◆ WHAT TO DO
Give the stretch of material from the line containing "This photo reveals a scene in which thinking" through the line containing "32.7 metres" as a two-column CSV with the headers text and answer, one row per text and its answer. Put each value in a single quoted field and replace any line breaks with spaces.

>> BEGIN DATASET ROWS

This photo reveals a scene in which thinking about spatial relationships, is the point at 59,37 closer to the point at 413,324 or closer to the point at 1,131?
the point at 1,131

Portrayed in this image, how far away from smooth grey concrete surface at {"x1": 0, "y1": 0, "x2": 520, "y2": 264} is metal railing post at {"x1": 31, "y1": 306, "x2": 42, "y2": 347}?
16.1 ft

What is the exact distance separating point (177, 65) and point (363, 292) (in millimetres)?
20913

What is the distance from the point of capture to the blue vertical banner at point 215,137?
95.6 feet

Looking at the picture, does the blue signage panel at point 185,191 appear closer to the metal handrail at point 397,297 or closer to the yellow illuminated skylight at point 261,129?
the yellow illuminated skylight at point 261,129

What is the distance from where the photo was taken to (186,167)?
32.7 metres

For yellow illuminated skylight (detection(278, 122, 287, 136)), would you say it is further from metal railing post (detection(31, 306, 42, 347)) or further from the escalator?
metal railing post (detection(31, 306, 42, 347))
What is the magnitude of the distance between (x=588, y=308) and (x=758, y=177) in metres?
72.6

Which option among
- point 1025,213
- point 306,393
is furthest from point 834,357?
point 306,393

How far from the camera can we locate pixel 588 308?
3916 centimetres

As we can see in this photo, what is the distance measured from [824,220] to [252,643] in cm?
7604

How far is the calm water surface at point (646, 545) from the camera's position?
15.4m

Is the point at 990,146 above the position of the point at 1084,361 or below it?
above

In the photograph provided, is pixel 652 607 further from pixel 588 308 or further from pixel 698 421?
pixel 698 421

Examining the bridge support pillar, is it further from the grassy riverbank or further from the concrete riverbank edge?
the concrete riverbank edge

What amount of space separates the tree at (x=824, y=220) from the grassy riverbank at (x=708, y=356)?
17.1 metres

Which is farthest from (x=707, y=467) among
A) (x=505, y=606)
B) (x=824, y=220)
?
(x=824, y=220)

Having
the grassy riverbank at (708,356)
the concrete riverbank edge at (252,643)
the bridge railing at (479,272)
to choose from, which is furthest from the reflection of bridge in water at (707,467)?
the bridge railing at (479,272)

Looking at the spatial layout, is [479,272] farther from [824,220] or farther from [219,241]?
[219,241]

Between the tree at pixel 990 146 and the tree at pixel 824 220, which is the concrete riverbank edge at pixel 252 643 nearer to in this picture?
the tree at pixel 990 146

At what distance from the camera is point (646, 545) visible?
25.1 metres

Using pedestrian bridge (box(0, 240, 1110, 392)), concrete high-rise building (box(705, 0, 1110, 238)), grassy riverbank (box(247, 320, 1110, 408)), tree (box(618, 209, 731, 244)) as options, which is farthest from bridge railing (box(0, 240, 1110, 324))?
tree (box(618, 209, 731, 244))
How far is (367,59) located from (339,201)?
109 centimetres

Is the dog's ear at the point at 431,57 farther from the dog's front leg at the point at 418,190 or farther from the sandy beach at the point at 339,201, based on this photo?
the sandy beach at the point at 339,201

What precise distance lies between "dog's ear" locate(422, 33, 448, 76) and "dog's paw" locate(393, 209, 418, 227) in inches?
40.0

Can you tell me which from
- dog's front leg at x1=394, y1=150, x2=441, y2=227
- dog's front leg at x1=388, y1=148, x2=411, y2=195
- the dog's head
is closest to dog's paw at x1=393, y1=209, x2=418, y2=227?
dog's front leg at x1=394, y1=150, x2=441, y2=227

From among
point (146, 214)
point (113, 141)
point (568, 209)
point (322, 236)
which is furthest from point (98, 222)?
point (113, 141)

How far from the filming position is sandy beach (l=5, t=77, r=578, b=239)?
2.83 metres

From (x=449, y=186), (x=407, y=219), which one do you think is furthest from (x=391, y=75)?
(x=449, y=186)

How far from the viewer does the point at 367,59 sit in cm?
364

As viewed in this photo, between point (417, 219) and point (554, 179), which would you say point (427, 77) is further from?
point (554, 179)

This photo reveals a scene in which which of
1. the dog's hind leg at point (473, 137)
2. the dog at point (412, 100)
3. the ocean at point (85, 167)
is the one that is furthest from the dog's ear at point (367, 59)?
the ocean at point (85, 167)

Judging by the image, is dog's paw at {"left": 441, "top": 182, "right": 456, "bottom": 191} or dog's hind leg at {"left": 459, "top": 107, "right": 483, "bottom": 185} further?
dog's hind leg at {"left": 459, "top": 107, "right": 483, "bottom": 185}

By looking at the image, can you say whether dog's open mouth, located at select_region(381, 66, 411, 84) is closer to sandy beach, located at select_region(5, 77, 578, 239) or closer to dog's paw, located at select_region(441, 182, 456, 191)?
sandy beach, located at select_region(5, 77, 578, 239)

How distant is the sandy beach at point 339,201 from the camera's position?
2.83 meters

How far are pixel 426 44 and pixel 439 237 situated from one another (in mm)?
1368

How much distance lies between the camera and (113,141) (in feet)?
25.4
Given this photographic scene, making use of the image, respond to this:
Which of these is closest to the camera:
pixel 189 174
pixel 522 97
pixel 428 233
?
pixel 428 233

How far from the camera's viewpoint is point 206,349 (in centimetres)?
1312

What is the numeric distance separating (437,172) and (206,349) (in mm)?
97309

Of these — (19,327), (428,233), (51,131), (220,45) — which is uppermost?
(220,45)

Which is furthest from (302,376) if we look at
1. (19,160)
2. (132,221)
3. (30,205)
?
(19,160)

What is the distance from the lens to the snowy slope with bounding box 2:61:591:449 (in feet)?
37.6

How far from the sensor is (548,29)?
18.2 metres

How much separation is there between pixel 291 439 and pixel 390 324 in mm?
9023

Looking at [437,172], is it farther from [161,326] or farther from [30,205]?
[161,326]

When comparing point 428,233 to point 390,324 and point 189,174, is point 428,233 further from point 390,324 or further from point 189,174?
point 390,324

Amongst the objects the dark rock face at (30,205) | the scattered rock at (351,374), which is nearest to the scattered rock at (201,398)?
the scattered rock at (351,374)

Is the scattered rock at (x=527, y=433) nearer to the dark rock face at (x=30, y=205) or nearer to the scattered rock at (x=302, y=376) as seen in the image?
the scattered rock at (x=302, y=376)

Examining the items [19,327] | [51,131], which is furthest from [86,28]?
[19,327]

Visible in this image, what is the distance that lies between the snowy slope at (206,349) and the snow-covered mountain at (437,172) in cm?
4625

>> END DATASET ROWS
>> BEGIN DATASET ROWS

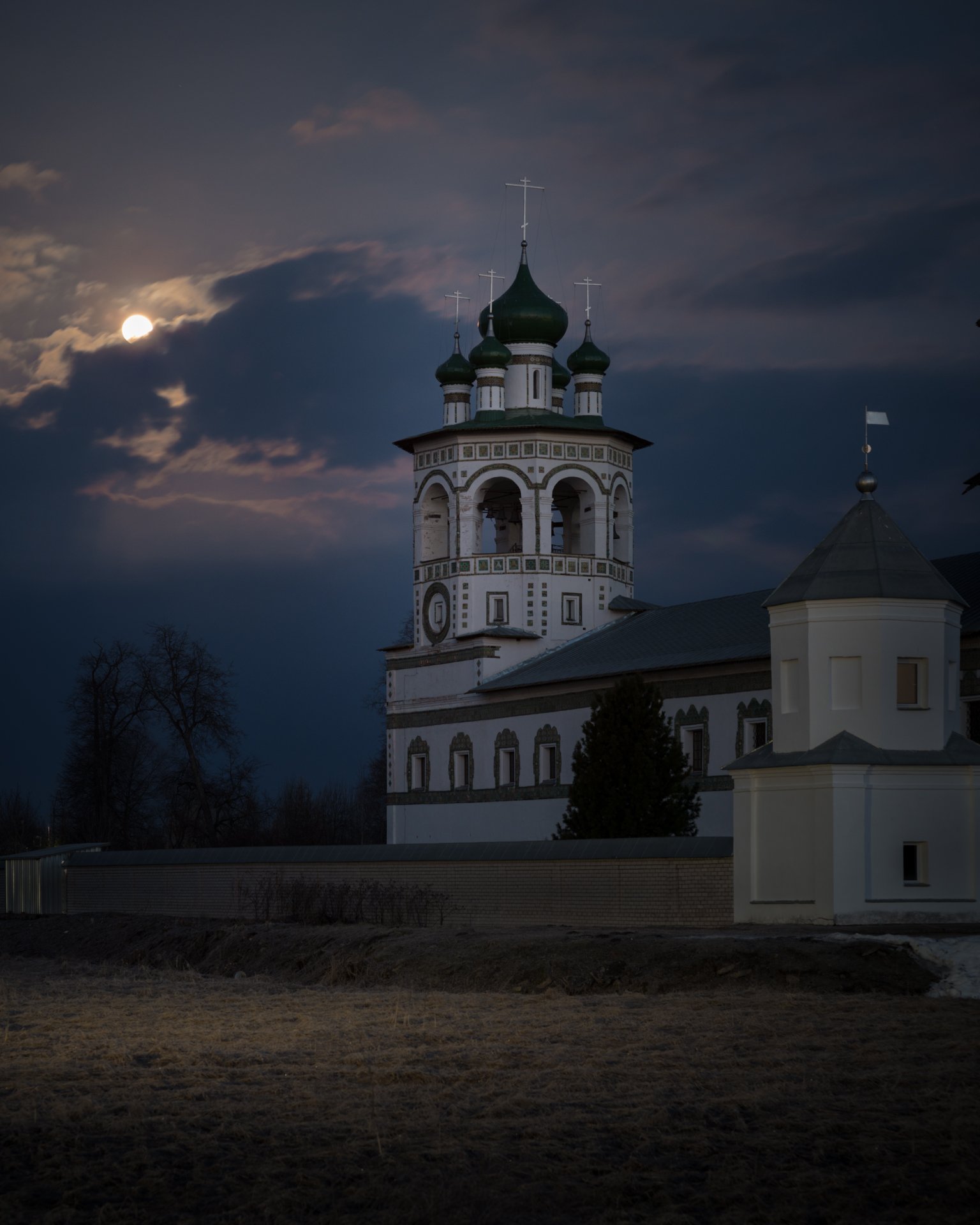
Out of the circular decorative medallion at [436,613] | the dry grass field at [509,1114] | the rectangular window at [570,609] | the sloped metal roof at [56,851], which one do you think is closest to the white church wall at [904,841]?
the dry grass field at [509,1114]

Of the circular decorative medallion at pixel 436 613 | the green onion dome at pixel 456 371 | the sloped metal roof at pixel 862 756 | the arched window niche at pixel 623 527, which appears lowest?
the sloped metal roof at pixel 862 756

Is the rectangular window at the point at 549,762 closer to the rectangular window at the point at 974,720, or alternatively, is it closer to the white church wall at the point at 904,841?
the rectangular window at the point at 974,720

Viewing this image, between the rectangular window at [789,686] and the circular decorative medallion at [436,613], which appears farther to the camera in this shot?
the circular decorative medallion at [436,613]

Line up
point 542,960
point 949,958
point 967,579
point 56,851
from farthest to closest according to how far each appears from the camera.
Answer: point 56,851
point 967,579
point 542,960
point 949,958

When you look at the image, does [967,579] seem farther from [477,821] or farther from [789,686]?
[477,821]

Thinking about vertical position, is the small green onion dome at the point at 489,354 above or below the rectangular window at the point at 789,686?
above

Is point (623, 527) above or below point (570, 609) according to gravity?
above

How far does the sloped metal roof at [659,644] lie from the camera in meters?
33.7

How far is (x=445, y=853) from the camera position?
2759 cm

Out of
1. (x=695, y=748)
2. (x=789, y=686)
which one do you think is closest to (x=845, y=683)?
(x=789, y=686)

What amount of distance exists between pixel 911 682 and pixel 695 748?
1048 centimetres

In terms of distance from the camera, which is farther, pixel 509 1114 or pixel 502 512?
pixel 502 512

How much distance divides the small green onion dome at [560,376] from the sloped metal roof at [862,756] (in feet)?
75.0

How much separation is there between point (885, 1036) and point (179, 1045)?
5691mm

>> END DATASET ROWS

◆ RESULT OF THE TASK
text,answer
"This photo reveals a scene in which thinking about spatial relationships, is the point at 59,37 closer to the point at 413,324 or closer to the point at 1,131?","the point at 1,131"
"Portrayed in this image, how far away from smooth grey concrete surface at {""x1"": 0, ""y1"": 0, ""x2"": 520, ""y2"": 264} is metal railing post at {""x1"": 31, ""y1"": 306, ""x2"": 42, ""y2"": 347}?","16.1 ft"
"What is the exact distance separating point (177, 65) and point (363, 292) (in millimetres)?","20913"
"What is the distance from the point of capture to the blue vertical banner at point 215,137?","95.6 feet"
"Looking at the picture, does the blue signage panel at point 185,191 appear closer to the metal handrail at point 397,297 or closer to the yellow illuminated skylight at point 261,129?","the yellow illuminated skylight at point 261,129"
"What is the distance from where the photo was taken to (186,167)?","32.7 metres"